ASSIGNMENT: Each line of the data below that includes the string "scientific" must be copied.

┌─ DATA TO PROCESS

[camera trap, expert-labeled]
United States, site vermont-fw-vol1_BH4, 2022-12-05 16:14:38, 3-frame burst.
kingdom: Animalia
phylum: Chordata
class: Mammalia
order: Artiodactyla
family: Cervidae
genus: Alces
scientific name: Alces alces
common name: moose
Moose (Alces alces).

└─
┌─ DATA TO PROCESS

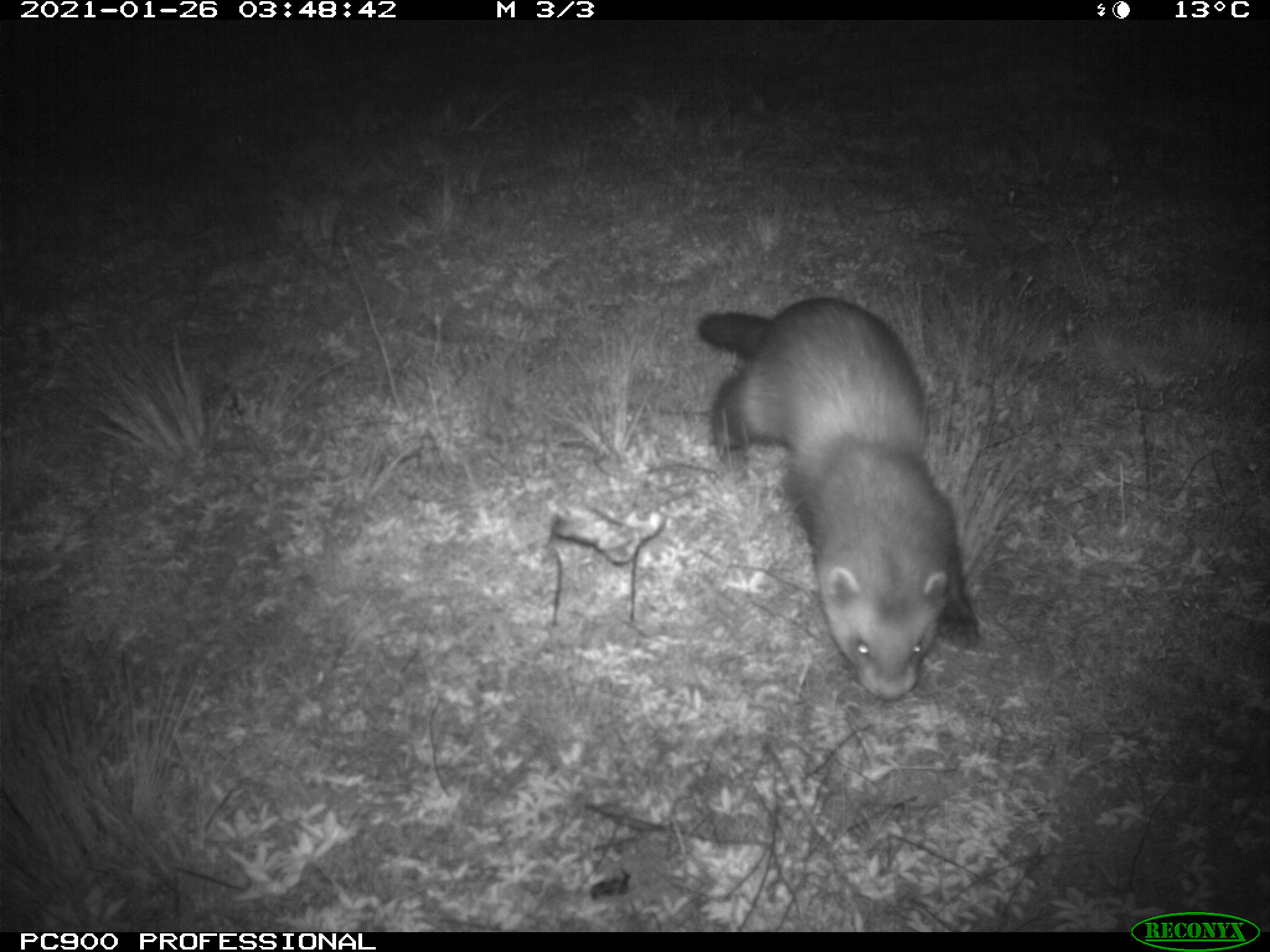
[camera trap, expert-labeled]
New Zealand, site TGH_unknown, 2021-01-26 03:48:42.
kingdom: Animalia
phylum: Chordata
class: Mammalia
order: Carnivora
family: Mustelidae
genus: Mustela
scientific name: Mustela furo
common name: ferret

└─
┌─ DATA TO PROCESS

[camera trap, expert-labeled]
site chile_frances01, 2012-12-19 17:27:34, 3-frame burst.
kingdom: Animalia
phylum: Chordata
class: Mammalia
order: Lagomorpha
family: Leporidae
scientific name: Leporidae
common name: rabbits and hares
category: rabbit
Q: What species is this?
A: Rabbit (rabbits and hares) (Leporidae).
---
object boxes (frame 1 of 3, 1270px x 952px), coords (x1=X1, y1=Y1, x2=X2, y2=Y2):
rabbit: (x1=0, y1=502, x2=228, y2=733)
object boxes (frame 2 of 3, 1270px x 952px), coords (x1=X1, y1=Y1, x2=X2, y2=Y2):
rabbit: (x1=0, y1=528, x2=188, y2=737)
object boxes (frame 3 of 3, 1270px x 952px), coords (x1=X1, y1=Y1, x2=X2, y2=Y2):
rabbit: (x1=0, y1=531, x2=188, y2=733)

└─

RESULT OF THIS TASK:
scientific name: Alces alces
scientific name: Mustela furo
scientific name: Leporidae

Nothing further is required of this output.